1. ## Coordinate systems help!

Show that the line with equation y=2x+5 is a tangent to the ellipse with equation 9x^2+4y^2=36.

2. Hello, rednest!

Show that the line with equation $y\:=\:2x+5\;\;{\color{blue}[1]}$
is a tangent to the ellipse with equation $9x^2+4y^2\:=\:36\;\;{\color{blue}[2]}$
First, find their intersection(s).

Substitute [1] into [2]: . $9x^2 + 4(2x+5)^2 \:=\:36$

. . which simplifies: . $25x^2 + 80x + 64 \:=\:0$

. . and factors: . $(5x + 8)^2\:=\:0$

. . and has one root: . $x \:=\:-\frac{8}{5}$
Substitute into [1] and we get: . $y \:=\:\frac{9}{5}$
The line and ellipse have one common point: . $\left(-\frac{8}{5},\:\frac{9}{5}\right)$

That should be sufficient, but let's check their slopes.

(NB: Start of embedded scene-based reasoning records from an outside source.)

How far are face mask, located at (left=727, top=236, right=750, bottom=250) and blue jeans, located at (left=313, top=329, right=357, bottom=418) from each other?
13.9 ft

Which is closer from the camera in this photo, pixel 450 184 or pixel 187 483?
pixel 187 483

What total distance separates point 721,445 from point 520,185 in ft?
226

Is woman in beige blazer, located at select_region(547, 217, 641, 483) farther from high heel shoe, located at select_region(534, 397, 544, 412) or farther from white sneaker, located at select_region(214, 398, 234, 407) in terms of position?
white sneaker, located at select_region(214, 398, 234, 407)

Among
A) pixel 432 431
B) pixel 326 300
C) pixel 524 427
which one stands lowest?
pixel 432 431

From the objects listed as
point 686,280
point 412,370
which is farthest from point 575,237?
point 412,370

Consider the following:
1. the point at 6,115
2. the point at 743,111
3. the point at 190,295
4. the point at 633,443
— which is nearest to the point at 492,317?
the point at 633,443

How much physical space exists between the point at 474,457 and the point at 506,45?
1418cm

Obviously, the line has slope 2.

Differentiate [2] implicitly: . $18x + 8y\,\frac{dy}{dx} \:=\:0\quad\Rightarrow\quad \frac{dy}{dx} \:=\:-\frac{9x}{4y}$

At $\left(-\frac{8}{5},\:\frac{9}{5}\right)$, the tangent to the ellipse has slope: . $\frac{dy}{dx} \;=\;-\frac{9\left(-\frac{8}{5}\right)}{4\left(\frac{9}{5}\right)} \;=\;-\frac{-\frac{72}{5}}{\frac{36}{5}} \;=\;2$

. . Their slopes are equal!

Therefore, the line is tangent to the ellipse.